Example: Tag a Pod when you can’t change the Deployment
If you don’t control the Deployment (for example, a third‑party chart), you can still define ownership by applying labels directly to the Pod spec (via Helm values, Kustomize, or a mutating webhook).
apiVersion: v1
kind: Pod
metadata:
name: third-party-worker
namespace: background-jobs
labels:
environment: staging
service: batch-processor
team: platform-team
spec:
containers:
- name: worker
image: ghcr.io/example/worker:2.3.1
Infra Explorer reads these labels and sets:
- Environment:
staging - Service:
batch-processor - Team:
platform-team
Ownership from cloud tags (AWS EC2)
For EC2‑based hosts, Infra Explorer can also derive ownership from EC2 tags:
Environment tags
CX_ENV_ID,cx_env,Env,environment
Service tags
CX_SERVICE_NAME,service
Team tags
team,cx_team
Example:
Infra Explorer resolves this to:
- Environment:
prod - Service:
checkout - Team:
payments-team
You can use cloud tags and Kubernetes labels together; Infra Explorer merges all values.
Handling multiple and conflicting ownership values
It’s normal to see multiple values for an attribute when:
- You define tags in more than one place (for example, a Deployment and the Pods it creates).
- Different keys (for example,
environmentandapp.kubernetes.io/environment) map to the same attribute. - A cloud tag assigns one team and a Kubernetes label assigns another.
- UI‑based ownership is added on top of declarative tags.
Infra Explorer keeps all values and shows the merged result without indicating the source of each value. This is normal in mixed or evolving tagging strategies and helps you spot inconsistencies and cleanup opportunities across teams and environments.
Verify your ownership configuration
After applying labels or tags, you can validate that ownership is working:
- Select Infrastructure, then Infra Explorer.
- Choose a view, for example Kubernetes → Pods or Kubernetes → Deployments.
- Use the Environment, Service, or Team filters in the left sidebar:
- Filter by
Environment = prodto see all production resources. - Filter by
Team = payments-teamto isolate everything owned by that team. - Click a resource row to open the side panel and select the Ownership section:
- Confirm that Environment, Service, and Team match the labels or tags you applied.
- Optionally, use Group by → Service / Environment / Team to visually confirm resources cluster as expected.
If the expected values don’t appear:
- Double‑check that labels are on the workload metadata (not only in the Pod template selectors).
- Make sure your cluster is using the latest Helm values or manifests and the integration has been redeployed.
- Verify that the Kubernetes Complete Observability integration is healthy and sending metadata.
View or edit ownership
You can view or update ownership on any resource.
- Go to Infrastructure, then Infra Explorer.
- Select a category such as Hosts, Agents, or Kubernetes.
- Choose a resource.
- Open Ownership to view its environment, service, and team.
- Select Edit to add or update UI-based values.
Values coming from declarative, inherited, or discovered sources are not editable.
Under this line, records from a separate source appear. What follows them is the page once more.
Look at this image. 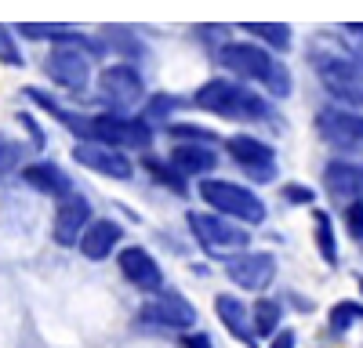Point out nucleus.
I'll return each instance as SVG.
<instances>
[{
	"instance_id": "6ab92c4d",
	"label": "nucleus",
	"mask_w": 363,
	"mask_h": 348,
	"mask_svg": "<svg viewBox=\"0 0 363 348\" xmlns=\"http://www.w3.org/2000/svg\"><path fill=\"white\" fill-rule=\"evenodd\" d=\"M18 95H26L29 102H33L40 112H48L55 124H62L73 138H87V120H91V112H77V109H66L62 102H58L51 91H44V87H37V83H29V87H22Z\"/></svg>"
},
{
	"instance_id": "f704fd0d",
	"label": "nucleus",
	"mask_w": 363,
	"mask_h": 348,
	"mask_svg": "<svg viewBox=\"0 0 363 348\" xmlns=\"http://www.w3.org/2000/svg\"><path fill=\"white\" fill-rule=\"evenodd\" d=\"M294 344H298V334L291 327H280L277 334H272V341H269V348H294Z\"/></svg>"
},
{
	"instance_id": "2f4dec72",
	"label": "nucleus",
	"mask_w": 363,
	"mask_h": 348,
	"mask_svg": "<svg viewBox=\"0 0 363 348\" xmlns=\"http://www.w3.org/2000/svg\"><path fill=\"white\" fill-rule=\"evenodd\" d=\"M15 124L22 127V134L29 138V145H33L37 153H44V149H48V131L40 127L37 112H29V109H18V112H15Z\"/></svg>"
},
{
	"instance_id": "0eeeda50",
	"label": "nucleus",
	"mask_w": 363,
	"mask_h": 348,
	"mask_svg": "<svg viewBox=\"0 0 363 348\" xmlns=\"http://www.w3.org/2000/svg\"><path fill=\"white\" fill-rule=\"evenodd\" d=\"M87 138L95 141H106V145H116L124 153H149L157 141V127L145 124L138 112H113V109H99L91 112L87 120Z\"/></svg>"
},
{
	"instance_id": "dca6fc26",
	"label": "nucleus",
	"mask_w": 363,
	"mask_h": 348,
	"mask_svg": "<svg viewBox=\"0 0 363 348\" xmlns=\"http://www.w3.org/2000/svg\"><path fill=\"white\" fill-rule=\"evenodd\" d=\"M142 319L153 327H164V330H193L200 315H196V305L189 298H182L178 290H160L142 308Z\"/></svg>"
},
{
	"instance_id": "f03ea898",
	"label": "nucleus",
	"mask_w": 363,
	"mask_h": 348,
	"mask_svg": "<svg viewBox=\"0 0 363 348\" xmlns=\"http://www.w3.org/2000/svg\"><path fill=\"white\" fill-rule=\"evenodd\" d=\"M99 58H106V47H102V37H91L87 44H77V40H66V44H51L48 54H44V80L58 91H66L69 98H80L95 87V66Z\"/></svg>"
},
{
	"instance_id": "cd10ccee",
	"label": "nucleus",
	"mask_w": 363,
	"mask_h": 348,
	"mask_svg": "<svg viewBox=\"0 0 363 348\" xmlns=\"http://www.w3.org/2000/svg\"><path fill=\"white\" fill-rule=\"evenodd\" d=\"M0 66L4 69H26V51H22V37L18 29L0 22Z\"/></svg>"
},
{
	"instance_id": "b1692460",
	"label": "nucleus",
	"mask_w": 363,
	"mask_h": 348,
	"mask_svg": "<svg viewBox=\"0 0 363 348\" xmlns=\"http://www.w3.org/2000/svg\"><path fill=\"white\" fill-rule=\"evenodd\" d=\"M313 243H316V254L323 257V265L338 269L342 250H338V232H335V218H330V211L313 207Z\"/></svg>"
},
{
	"instance_id": "f3484780",
	"label": "nucleus",
	"mask_w": 363,
	"mask_h": 348,
	"mask_svg": "<svg viewBox=\"0 0 363 348\" xmlns=\"http://www.w3.org/2000/svg\"><path fill=\"white\" fill-rule=\"evenodd\" d=\"M222 145H211V141H174L167 160L186 174L189 182H200L207 174H215L218 163H222Z\"/></svg>"
},
{
	"instance_id": "f257e3e1",
	"label": "nucleus",
	"mask_w": 363,
	"mask_h": 348,
	"mask_svg": "<svg viewBox=\"0 0 363 348\" xmlns=\"http://www.w3.org/2000/svg\"><path fill=\"white\" fill-rule=\"evenodd\" d=\"M193 109L215 116V120H229V124H262V120H277V109H272V98L262 91L258 83H247L240 76H207L193 98Z\"/></svg>"
},
{
	"instance_id": "2eb2a0df",
	"label": "nucleus",
	"mask_w": 363,
	"mask_h": 348,
	"mask_svg": "<svg viewBox=\"0 0 363 348\" xmlns=\"http://www.w3.org/2000/svg\"><path fill=\"white\" fill-rule=\"evenodd\" d=\"M116 269H120V276H124L135 290H142V294H160V290H164L160 261L149 254L145 247H138V243L116 250Z\"/></svg>"
},
{
	"instance_id": "393cba45",
	"label": "nucleus",
	"mask_w": 363,
	"mask_h": 348,
	"mask_svg": "<svg viewBox=\"0 0 363 348\" xmlns=\"http://www.w3.org/2000/svg\"><path fill=\"white\" fill-rule=\"evenodd\" d=\"M178 109H182V98H174V95H167V91H149V98L142 102L138 116H142L145 124H153V127H167V124L174 120Z\"/></svg>"
},
{
	"instance_id": "e433bc0d",
	"label": "nucleus",
	"mask_w": 363,
	"mask_h": 348,
	"mask_svg": "<svg viewBox=\"0 0 363 348\" xmlns=\"http://www.w3.org/2000/svg\"><path fill=\"white\" fill-rule=\"evenodd\" d=\"M342 29H345V33H356V37H363V22H345Z\"/></svg>"
},
{
	"instance_id": "6e6552de",
	"label": "nucleus",
	"mask_w": 363,
	"mask_h": 348,
	"mask_svg": "<svg viewBox=\"0 0 363 348\" xmlns=\"http://www.w3.org/2000/svg\"><path fill=\"white\" fill-rule=\"evenodd\" d=\"M186 225L193 232V240L215 257H229L236 250L251 247V228L218 211H186Z\"/></svg>"
},
{
	"instance_id": "5701e85b",
	"label": "nucleus",
	"mask_w": 363,
	"mask_h": 348,
	"mask_svg": "<svg viewBox=\"0 0 363 348\" xmlns=\"http://www.w3.org/2000/svg\"><path fill=\"white\" fill-rule=\"evenodd\" d=\"M236 29L247 33L251 40L265 44L269 51H277V54H287L294 47V25L291 22H240Z\"/></svg>"
},
{
	"instance_id": "a878e982",
	"label": "nucleus",
	"mask_w": 363,
	"mask_h": 348,
	"mask_svg": "<svg viewBox=\"0 0 363 348\" xmlns=\"http://www.w3.org/2000/svg\"><path fill=\"white\" fill-rule=\"evenodd\" d=\"M251 319H255V334L258 337H272V334L284 327V305L277 298H255Z\"/></svg>"
},
{
	"instance_id": "412c9836",
	"label": "nucleus",
	"mask_w": 363,
	"mask_h": 348,
	"mask_svg": "<svg viewBox=\"0 0 363 348\" xmlns=\"http://www.w3.org/2000/svg\"><path fill=\"white\" fill-rule=\"evenodd\" d=\"M215 312L222 319V327L240 341V344H247V348H258V334H255V319H251V308L240 301L236 294H218L215 298Z\"/></svg>"
},
{
	"instance_id": "39448f33",
	"label": "nucleus",
	"mask_w": 363,
	"mask_h": 348,
	"mask_svg": "<svg viewBox=\"0 0 363 348\" xmlns=\"http://www.w3.org/2000/svg\"><path fill=\"white\" fill-rule=\"evenodd\" d=\"M95 95H99L102 109L138 112L142 102L149 98V87H145L138 62H131V58H113V62L99 66V73H95Z\"/></svg>"
},
{
	"instance_id": "9b49d317",
	"label": "nucleus",
	"mask_w": 363,
	"mask_h": 348,
	"mask_svg": "<svg viewBox=\"0 0 363 348\" xmlns=\"http://www.w3.org/2000/svg\"><path fill=\"white\" fill-rule=\"evenodd\" d=\"M69 156L84 170L102 174V178H109V182H131L138 174V163L131 160V153L116 149V145H106V141H95V138H77Z\"/></svg>"
},
{
	"instance_id": "7c9ffc66",
	"label": "nucleus",
	"mask_w": 363,
	"mask_h": 348,
	"mask_svg": "<svg viewBox=\"0 0 363 348\" xmlns=\"http://www.w3.org/2000/svg\"><path fill=\"white\" fill-rule=\"evenodd\" d=\"M22 156H26V141L0 131V178H4V174H18L22 170Z\"/></svg>"
},
{
	"instance_id": "4c0bfd02",
	"label": "nucleus",
	"mask_w": 363,
	"mask_h": 348,
	"mask_svg": "<svg viewBox=\"0 0 363 348\" xmlns=\"http://www.w3.org/2000/svg\"><path fill=\"white\" fill-rule=\"evenodd\" d=\"M356 283H359V294H363V276H359V279H356Z\"/></svg>"
},
{
	"instance_id": "4468645a",
	"label": "nucleus",
	"mask_w": 363,
	"mask_h": 348,
	"mask_svg": "<svg viewBox=\"0 0 363 348\" xmlns=\"http://www.w3.org/2000/svg\"><path fill=\"white\" fill-rule=\"evenodd\" d=\"M95 221V211H91V199L73 189L66 192L62 199H55V214H51V240L58 247H77L80 236H84V228Z\"/></svg>"
},
{
	"instance_id": "ddd939ff",
	"label": "nucleus",
	"mask_w": 363,
	"mask_h": 348,
	"mask_svg": "<svg viewBox=\"0 0 363 348\" xmlns=\"http://www.w3.org/2000/svg\"><path fill=\"white\" fill-rule=\"evenodd\" d=\"M320 185L327 192V199L335 203V207H349V203L363 199V160L356 156H330L320 170Z\"/></svg>"
},
{
	"instance_id": "72a5a7b5",
	"label": "nucleus",
	"mask_w": 363,
	"mask_h": 348,
	"mask_svg": "<svg viewBox=\"0 0 363 348\" xmlns=\"http://www.w3.org/2000/svg\"><path fill=\"white\" fill-rule=\"evenodd\" d=\"M342 225H345V232H349V240L363 243V199L342 207Z\"/></svg>"
},
{
	"instance_id": "9d476101",
	"label": "nucleus",
	"mask_w": 363,
	"mask_h": 348,
	"mask_svg": "<svg viewBox=\"0 0 363 348\" xmlns=\"http://www.w3.org/2000/svg\"><path fill=\"white\" fill-rule=\"evenodd\" d=\"M277 51H269L265 44L258 40H229L215 51V62L229 73V76H240L247 83H265V76L272 73V66H277Z\"/></svg>"
},
{
	"instance_id": "20e7f679",
	"label": "nucleus",
	"mask_w": 363,
	"mask_h": 348,
	"mask_svg": "<svg viewBox=\"0 0 363 348\" xmlns=\"http://www.w3.org/2000/svg\"><path fill=\"white\" fill-rule=\"evenodd\" d=\"M196 196L203 199L207 211H218L240 225H265L269 218V203L244 182H233V178H218V174H207V178L196 182Z\"/></svg>"
},
{
	"instance_id": "4be33fe9",
	"label": "nucleus",
	"mask_w": 363,
	"mask_h": 348,
	"mask_svg": "<svg viewBox=\"0 0 363 348\" xmlns=\"http://www.w3.org/2000/svg\"><path fill=\"white\" fill-rule=\"evenodd\" d=\"M138 167L149 174V182H153V185H160V189H167V192H174V196H189V178H186V174H182L167 156H157L153 149H149V153L138 156Z\"/></svg>"
},
{
	"instance_id": "423d86ee",
	"label": "nucleus",
	"mask_w": 363,
	"mask_h": 348,
	"mask_svg": "<svg viewBox=\"0 0 363 348\" xmlns=\"http://www.w3.org/2000/svg\"><path fill=\"white\" fill-rule=\"evenodd\" d=\"M222 153L240 167L247 182L255 185H272L280 182V163H277V145L255 131H233L222 134Z\"/></svg>"
},
{
	"instance_id": "c756f323",
	"label": "nucleus",
	"mask_w": 363,
	"mask_h": 348,
	"mask_svg": "<svg viewBox=\"0 0 363 348\" xmlns=\"http://www.w3.org/2000/svg\"><path fill=\"white\" fill-rule=\"evenodd\" d=\"M164 131H167L171 141H211V145H222V138L215 131H207L203 124H189V120H171Z\"/></svg>"
},
{
	"instance_id": "f8f14e48",
	"label": "nucleus",
	"mask_w": 363,
	"mask_h": 348,
	"mask_svg": "<svg viewBox=\"0 0 363 348\" xmlns=\"http://www.w3.org/2000/svg\"><path fill=\"white\" fill-rule=\"evenodd\" d=\"M222 269L240 290L262 294V290H269V283L277 279V254L247 247V250H236V254L222 257Z\"/></svg>"
},
{
	"instance_id": "473e14b6",
	"label": "nucleus",
	"mask_w": 363,
	"mask_h": 348,
	"mask_svg": "<svg viewBox=\"0 0 363 348\" xmlns=\"http://www.w3.org/2000/svg\"><path fill=\"white\" fill-rule=\"evenodd\" d=\"M280 196H284L287 207H316V189L306 185V182H284Z\"/></svg>"
},
{
	"instance_id": "a211bd4d",
	"label": "nucleus",
	"mask_w": 363,
	"mask_h": 348,
	"mask_svg": "<svg viewBox=\"0 0 363 348\" xmlns=\"http://www.w3.org/2000/svg\"><path fill=\"white\" fill-rule=\"evenodd\" d=\"M18 182H22V185H29L33 192H40V196H51V199H62L66 192H73V189H77V185H73V178L66 174V167H58V163H55V160H48V156L22 163Z\"/></svg>"
},
{
	"instance_id": "c85d7f7f",
	"label": "nucleus",
	"mask_w": 363,
	"mask_h": 348,
	"mask_svg": "<svg viewBox=\"0 0 363 348\" xmlns=\"http://www.w3.org/2000/svg\"><path fill=\"white\" fill-rule=\"evenodd\" d=\"M356 323H363V305L359 301H338V305H330V312H327L330 334H349Z\"/></svg>"
},
{
	"instance_id": "1a4fd4ad",
	"label": "nucleus",
	"mask_w": 363,
	"mask_h": 348,
	"mask_svg": "<svg viewBox=\"0 0 363 348\" xmlns=\"http://www.w3.org/2000/svg\"><path fill=\"white\" fill-rule=\"evenodd\" d=\"M313 127L330 153H342V156L363 153V109L338 105V102L320 105L313 116Z\"/></svg>"
},
{
	"instance_id": "bb28decb",
	"label": "nucleus",
	"mask_w": 363,
	"mask_h": 348,
	"mask_svg": "<svg viewBox=\"0 0 363 348\" xmlns=\"http://www.w3.org/2000/svg\"><path fill=\"white\" fill-rule=\"evenodd\" d=\"M262 91H265L272 102H287V98H294V69L287 66V58H284V54L277 58V66H272V73L265 76Z\"/></svg>"
},
{
	"instance_id": "aec40b11",
	"label": "nucleus",
	"mask_w": 363,
	"mask_h": 348,
	"mask_svg": "<svg viewBox=\"0 0 363 348\" xmlns=\"http://www.w3.org/2000/svg\"><path fill=\"white\" fill-rule=\"evenodd\" d=\"M120 240H124V225L113 221V218H95V221L84 228L77 250H80L87 261H106L109 254H116Z\"/></svg>"
},
{
	"instance_id": "7ed1b4c3",
	"label": "nucleus",
	"mask_w": 363,
	"mask_h": 348,
	"mask_svg": "<svg viewBox=\"0 0 363 348\" xmlns=\"http://www.w3.org/2000/svg\"><path fill=\"white\" fill-rule=\"evenodd\" d=\"M309 62L323 83V91L330 95V102L363 109V62L345 44L316 40L309 47Z\"/></svg>"
},
{
	"instance_id": "c9c22d12",
	"label": "nucleus",
	"mask_w": 363,
	"mask_h": 348,
	"mask_svg": "<svg viewBox=\"0 0 363 348\" xmlns=\"http://www.w3.org/2000/svg\"><path fill=\"white\" fill-rule=\"evenodd\" d=\"M182 344H186V348H211V337L207 334H186V337H182Z\"/></svg>"
}]
</instances>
Ownership in Infra Explorer
Ownership appears throughout Infra Explorer so you can read, filter, and organize resources by service, environment, and team.
Ownership in the table
Environment, Service, and Team are available as fields in the resource table. This lets you see who owns a resource directly alongside its configuration, status, and operational metrics.
For example, when reviewing Pods, you can scan the table to confirm that production Pods belong to the correct team.
Ownership filters in the sidebar
The left sidebar includes filters for Environment, Service, and Team. Each filter supports search and multi-select. Filtering is useful when you want to narrow the dataset without changing the table.
For example, applying Environment = prod gives you a production-only view, while filtering by Team = platform-team isolates everything that team operates.
Grouping results by ownership
The Group by control reorganizes the table into sections based on Environment, Service, or Team. Grouping helps you understand distribution and reveals inconsistencies quickly.
For example, grouping by Service shows how resources cluster by application, while grouping by Environment gives a clear view of how staging and production differ.